Text provided:
^^^^

Roshi implements a time-series event storage via a LWW-element-set CRDT with limited inline garbage collection. Roshi is a stateless, distributed layer on top of Redis and is implemented in Go. It is partition tolerant, highly available and eventually consistent.

At a high level, Roshi maintains sets of values, with each set ordered according to (external) timestamp, newest-first. Roshi provides the following API:

  • Insert(key, timestamp, value)
  • Delete(key, timestamp, value)
  • Select(key, offset, limit) []TimestampValue

Roshi stores a sharded copy of your dataset in multiple independent Redis instances, called a cluster. Roshi provides fault tolerance by duplicating clusters; multiple identical clusters, normally at least 3, form a farm. Roshi leverages CRDT semantics to ensure consistency without explicit consensus.

Use cases

Roshi is basically a high-performance index for timestamped data. It's designed to sit in the critical (request) path of your application or service. The originating use case is the SoundCloud stream; see this blog post for details.

Theory and system properties

Roshi is a distributed system, for two reasons: it's made for datasets that don't fit on one machine, and it's made to be tolerant against node failure.

Next, we will explain the system design.

CRDT

CRDTs (conflict-free replicated data types) are data types on which the same set of operations yields the same outcome, regardless of order of execution and duplication of operations. This allows data convergence without the need for consensus between replicas. In turn, this allows for easier implementation (no consensus protocol implementation) as well as lower latency (no wait-time for consensus).

Operations on CRDTs need to adhere to the following rules:

  • Associativity (a+(b+c)=(a+b)+c), so that grouping doesn't matter.
  • Commutativity (a+b=b+a), so that order of application doesn't matter.
  • Idempotence (a+a=a), so that duplication doesn't matter.

Data types as well as operations have to be specifically crafted to meet these rules. CRDTs have known implementations for counters, registers, sets, graphs, and others. Roshi implements a set data type, specifically the Last Writer Wins element set (LWW-element-set).

This is an intuitive description of the LWW-element-set:

  • An element is in the set, if its most-recent operation was an add.
  • An element is not in the set, if its most-recent operation was a remove.

^^^^

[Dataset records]
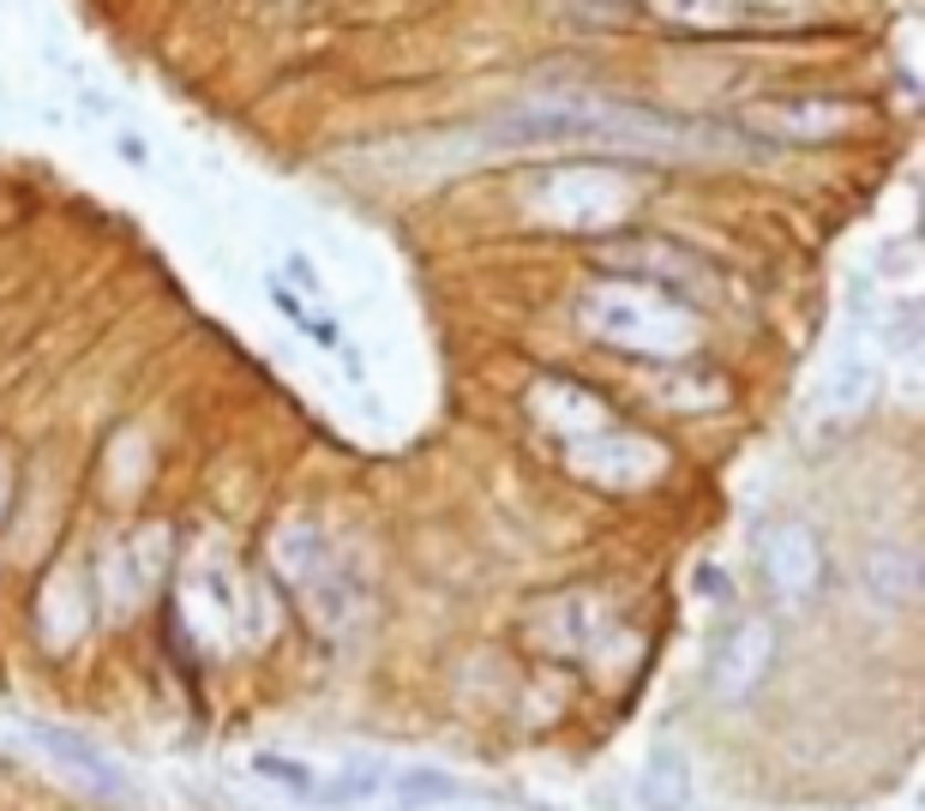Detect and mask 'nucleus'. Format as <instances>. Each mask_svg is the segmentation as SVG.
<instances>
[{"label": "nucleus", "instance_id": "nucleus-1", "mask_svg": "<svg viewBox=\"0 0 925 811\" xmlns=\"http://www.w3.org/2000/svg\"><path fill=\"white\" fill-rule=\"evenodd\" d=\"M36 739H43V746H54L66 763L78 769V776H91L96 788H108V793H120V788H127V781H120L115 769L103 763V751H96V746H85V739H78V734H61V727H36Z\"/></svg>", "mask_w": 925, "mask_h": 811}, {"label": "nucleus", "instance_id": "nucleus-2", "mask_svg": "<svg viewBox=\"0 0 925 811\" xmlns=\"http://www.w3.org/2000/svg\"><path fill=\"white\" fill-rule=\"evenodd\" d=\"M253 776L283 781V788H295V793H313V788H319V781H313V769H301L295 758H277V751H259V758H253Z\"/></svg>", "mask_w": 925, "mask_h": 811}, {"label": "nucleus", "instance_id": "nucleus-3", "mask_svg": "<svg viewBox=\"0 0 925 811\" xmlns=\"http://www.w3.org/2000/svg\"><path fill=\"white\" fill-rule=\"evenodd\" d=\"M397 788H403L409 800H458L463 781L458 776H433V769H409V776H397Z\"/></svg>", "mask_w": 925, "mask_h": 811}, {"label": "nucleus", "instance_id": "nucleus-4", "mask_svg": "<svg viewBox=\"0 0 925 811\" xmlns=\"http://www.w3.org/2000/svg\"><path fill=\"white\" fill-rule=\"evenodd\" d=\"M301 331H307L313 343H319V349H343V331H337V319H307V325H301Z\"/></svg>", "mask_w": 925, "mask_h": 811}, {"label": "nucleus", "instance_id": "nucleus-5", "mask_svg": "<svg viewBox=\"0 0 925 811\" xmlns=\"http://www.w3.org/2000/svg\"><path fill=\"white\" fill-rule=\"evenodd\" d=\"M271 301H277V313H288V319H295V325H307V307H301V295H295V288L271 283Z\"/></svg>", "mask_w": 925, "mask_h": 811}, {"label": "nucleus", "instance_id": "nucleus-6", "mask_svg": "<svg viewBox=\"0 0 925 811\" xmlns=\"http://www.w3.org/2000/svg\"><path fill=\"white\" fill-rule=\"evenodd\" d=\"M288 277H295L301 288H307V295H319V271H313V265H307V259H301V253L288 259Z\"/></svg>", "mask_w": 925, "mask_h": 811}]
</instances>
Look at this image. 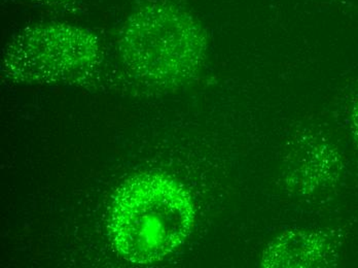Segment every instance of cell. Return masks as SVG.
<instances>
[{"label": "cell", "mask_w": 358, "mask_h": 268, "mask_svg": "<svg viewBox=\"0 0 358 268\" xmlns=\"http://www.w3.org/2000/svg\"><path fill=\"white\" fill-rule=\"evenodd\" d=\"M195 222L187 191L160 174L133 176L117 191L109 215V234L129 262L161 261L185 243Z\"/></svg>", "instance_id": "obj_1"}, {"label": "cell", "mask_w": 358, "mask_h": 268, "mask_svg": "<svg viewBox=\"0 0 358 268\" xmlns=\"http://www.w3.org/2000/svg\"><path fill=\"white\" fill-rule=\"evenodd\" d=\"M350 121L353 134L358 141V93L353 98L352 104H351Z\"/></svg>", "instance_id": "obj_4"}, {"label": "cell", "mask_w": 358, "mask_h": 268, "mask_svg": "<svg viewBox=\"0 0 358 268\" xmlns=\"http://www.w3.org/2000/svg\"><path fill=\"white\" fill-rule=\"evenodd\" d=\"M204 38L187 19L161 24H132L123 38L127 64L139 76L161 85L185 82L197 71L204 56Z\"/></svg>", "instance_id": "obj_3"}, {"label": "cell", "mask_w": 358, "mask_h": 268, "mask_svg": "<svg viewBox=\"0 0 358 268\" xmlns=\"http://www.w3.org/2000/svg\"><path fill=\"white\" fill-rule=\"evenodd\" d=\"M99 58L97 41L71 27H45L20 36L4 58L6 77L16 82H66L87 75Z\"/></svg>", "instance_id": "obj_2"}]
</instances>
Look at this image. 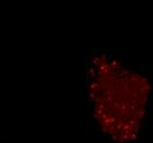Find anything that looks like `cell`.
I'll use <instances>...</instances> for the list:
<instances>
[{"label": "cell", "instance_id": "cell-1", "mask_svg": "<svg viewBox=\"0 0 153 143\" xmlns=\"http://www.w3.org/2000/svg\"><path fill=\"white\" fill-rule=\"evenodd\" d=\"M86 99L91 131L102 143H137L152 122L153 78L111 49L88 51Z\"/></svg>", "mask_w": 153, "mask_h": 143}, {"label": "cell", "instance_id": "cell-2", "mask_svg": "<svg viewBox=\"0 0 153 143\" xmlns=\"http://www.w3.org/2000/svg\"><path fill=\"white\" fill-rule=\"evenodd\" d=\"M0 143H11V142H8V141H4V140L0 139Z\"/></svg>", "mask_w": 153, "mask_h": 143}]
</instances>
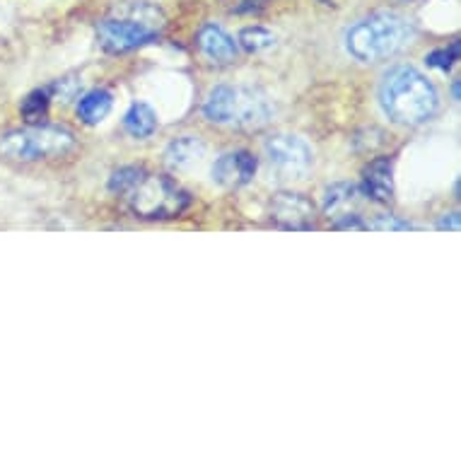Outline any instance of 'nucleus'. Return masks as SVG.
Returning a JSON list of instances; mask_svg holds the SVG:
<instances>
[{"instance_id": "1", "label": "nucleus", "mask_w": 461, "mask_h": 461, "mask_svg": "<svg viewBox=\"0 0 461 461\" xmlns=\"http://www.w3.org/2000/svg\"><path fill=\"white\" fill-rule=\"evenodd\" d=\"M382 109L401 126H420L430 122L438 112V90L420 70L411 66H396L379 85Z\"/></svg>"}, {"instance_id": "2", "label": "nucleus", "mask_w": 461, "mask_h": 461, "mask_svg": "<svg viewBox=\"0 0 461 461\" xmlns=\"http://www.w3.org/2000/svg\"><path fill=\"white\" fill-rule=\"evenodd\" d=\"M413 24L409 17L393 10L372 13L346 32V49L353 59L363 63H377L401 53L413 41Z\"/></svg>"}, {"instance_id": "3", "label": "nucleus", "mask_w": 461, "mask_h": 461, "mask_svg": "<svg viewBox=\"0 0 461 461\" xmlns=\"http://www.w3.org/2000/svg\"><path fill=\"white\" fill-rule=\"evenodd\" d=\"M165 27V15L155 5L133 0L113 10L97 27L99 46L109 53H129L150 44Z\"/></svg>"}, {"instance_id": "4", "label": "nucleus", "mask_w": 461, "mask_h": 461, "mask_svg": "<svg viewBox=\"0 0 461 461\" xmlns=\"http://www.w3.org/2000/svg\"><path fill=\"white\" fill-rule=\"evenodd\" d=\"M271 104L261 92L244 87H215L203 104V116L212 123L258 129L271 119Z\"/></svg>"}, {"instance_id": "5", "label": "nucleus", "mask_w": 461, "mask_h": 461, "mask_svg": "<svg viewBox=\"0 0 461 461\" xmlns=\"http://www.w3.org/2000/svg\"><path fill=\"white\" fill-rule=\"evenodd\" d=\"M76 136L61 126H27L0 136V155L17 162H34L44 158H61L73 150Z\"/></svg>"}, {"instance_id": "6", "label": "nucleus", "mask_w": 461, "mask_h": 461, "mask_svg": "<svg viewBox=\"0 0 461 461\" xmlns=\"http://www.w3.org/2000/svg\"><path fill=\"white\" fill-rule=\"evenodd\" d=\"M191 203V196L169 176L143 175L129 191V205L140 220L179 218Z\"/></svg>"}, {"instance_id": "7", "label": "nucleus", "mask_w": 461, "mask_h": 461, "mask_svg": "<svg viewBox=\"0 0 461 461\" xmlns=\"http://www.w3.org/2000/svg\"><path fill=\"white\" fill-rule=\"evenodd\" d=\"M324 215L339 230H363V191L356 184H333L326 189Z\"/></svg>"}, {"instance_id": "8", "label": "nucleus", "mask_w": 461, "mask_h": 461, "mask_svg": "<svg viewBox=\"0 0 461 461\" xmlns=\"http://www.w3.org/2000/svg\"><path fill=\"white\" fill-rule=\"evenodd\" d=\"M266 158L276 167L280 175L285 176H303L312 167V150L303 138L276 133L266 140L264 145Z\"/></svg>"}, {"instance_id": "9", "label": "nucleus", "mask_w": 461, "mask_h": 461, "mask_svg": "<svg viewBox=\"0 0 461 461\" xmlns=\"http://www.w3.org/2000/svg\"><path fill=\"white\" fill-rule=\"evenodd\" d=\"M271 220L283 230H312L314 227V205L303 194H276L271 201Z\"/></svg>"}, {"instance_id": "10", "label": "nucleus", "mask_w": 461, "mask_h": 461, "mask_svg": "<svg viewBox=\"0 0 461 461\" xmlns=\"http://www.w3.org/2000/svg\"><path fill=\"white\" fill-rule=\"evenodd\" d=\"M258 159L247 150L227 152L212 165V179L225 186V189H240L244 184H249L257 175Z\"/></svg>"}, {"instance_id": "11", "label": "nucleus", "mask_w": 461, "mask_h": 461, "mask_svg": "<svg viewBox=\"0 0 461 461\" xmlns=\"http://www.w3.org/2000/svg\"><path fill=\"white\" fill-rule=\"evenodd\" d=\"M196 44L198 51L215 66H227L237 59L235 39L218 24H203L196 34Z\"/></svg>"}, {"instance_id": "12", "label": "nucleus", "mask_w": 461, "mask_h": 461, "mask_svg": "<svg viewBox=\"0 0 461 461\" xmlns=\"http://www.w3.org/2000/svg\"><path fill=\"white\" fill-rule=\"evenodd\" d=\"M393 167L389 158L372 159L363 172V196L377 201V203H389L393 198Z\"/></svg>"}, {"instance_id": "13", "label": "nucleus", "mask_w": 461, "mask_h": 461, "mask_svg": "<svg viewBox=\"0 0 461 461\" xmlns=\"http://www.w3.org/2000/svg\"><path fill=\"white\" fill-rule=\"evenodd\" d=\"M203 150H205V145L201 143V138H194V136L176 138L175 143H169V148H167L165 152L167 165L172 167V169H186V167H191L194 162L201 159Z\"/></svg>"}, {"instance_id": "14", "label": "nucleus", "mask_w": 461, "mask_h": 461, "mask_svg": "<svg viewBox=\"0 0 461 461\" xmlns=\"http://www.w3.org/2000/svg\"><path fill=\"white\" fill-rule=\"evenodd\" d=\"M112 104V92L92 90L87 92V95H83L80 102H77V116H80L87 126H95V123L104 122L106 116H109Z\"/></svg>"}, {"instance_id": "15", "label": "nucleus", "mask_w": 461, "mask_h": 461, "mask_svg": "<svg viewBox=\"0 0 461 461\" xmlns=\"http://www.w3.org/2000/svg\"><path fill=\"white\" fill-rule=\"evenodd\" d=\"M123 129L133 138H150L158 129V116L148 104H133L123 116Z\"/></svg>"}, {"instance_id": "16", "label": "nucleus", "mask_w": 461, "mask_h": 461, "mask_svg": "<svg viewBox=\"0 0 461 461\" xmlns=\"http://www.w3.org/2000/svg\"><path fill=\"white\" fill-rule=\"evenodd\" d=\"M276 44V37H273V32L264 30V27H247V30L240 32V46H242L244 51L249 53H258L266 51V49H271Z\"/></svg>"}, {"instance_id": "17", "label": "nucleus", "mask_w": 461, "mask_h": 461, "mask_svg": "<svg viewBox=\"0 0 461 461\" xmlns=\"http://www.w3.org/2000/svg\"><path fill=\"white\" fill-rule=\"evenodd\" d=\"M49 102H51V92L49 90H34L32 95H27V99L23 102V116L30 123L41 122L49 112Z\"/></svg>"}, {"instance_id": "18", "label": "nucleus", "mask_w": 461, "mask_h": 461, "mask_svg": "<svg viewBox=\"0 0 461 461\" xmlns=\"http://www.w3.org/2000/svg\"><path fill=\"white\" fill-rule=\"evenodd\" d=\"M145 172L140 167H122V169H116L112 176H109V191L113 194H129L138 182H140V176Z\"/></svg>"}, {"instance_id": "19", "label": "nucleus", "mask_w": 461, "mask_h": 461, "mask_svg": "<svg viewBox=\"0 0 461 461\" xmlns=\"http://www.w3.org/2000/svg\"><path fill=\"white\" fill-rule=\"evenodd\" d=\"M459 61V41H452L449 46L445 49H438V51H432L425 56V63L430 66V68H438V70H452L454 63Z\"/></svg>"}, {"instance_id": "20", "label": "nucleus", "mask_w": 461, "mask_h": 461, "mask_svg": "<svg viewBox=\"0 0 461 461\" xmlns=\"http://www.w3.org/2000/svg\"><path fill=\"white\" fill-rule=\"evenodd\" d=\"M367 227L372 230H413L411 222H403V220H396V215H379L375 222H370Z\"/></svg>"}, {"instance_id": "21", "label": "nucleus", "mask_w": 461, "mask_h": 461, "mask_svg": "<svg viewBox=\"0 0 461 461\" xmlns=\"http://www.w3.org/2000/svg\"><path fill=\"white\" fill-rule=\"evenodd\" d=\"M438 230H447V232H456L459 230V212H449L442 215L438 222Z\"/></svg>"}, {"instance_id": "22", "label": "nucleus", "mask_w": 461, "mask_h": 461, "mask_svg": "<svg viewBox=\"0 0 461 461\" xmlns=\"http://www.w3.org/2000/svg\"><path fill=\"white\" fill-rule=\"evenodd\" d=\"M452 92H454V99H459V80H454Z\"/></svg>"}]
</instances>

^^^^

Goal: Carry on the text about Roshi, picking up right after its last sentence, and keep to its style.

Task response:
A more formal description of a LWW-element-set, as informed by Shapiro, is as follows: a set S is represented by two internal sets, the add set A and the remove set R. To add an element e to the set S, add a tuple t with the element and the current timestamp t=(e, now()) to A. To remove an element from the set S, add a tuple t with the element and the current timestamp t=(e, now()) to R. To check if an element e is in the set S, check if it is in the add set A and not in the remove set R with a higher timestamp.

Roshi implements the above definition, but extends it by applying a sort of instant garbage collection. When inserting an element E to the logical set S, check if E is already in the add set A or the remove set R. If so, check the existing timestamp. If the existing timestamp is lower than the incoming timestamp, the write succeeds: remove the existing (element, timestamp) tuple from whichever set it was found in, and add the incoming (element, timestamp) tuple to the add set A. If the existing timestamp is higher than the incoming timestamp, the write is a no-op.

Below are all possible combinations of add and remove operations. A(elements...) is the state of the add set. R(elements...) is the state of the remove set. An element is a tuple with (value, timestamp). add(element) and remove(element) are the operations.

Original state Operation Resulting state
A(a,1) R() add(a,0) A(a,1) R()
A(a,1) R() add(a,1) A(a,1) R()
A(a,1) R() add(a,2) A(a,2) R()
A(a,1) R() remove(a,0) A(a,1) R()
A(a,1) R() remove(a,1) A(a,1) R()
A(a,1) R() remove(a,2) A() R(a,2)
A() R(a,1) add(a,0) A() R(a,1)
A() R(a,1) add(a,1) A() R(a,1)
A() R(a,1) add(a,2) A(a,2) R()
A() R(a,1) remove(a,0) A() R(a,1)
A() R(a,1) remove(a,1) A() R(a,1)
A() R(a,1) remove(a,2) A() R(a,2)

For a Roshi LWW-element-set, an element will always be in either the add or the remove set exclusively, but never in both and never more than once. This means that the logical set S is the same as the add set A.

Every key in Roshi represents a set. Each set is its own LWW-element-set.

For more information on CRDTs, the following resources might be helpful:

Replication

Roshi replicates data over several non-communicating clusters. A typical replication factor is 3. Roshi has two methods of replicating data: during write, and during read-repair.

A write (Insert or Delete) is sent to all clusters. The overall operation returns success the moment a user-defined number of clusters return success. Unsuccessful clusters might either have been too slow (but still accepted the write) or failed (due to a network partition or an instance crash). In case of failure, read-repair might be triggered on a later read.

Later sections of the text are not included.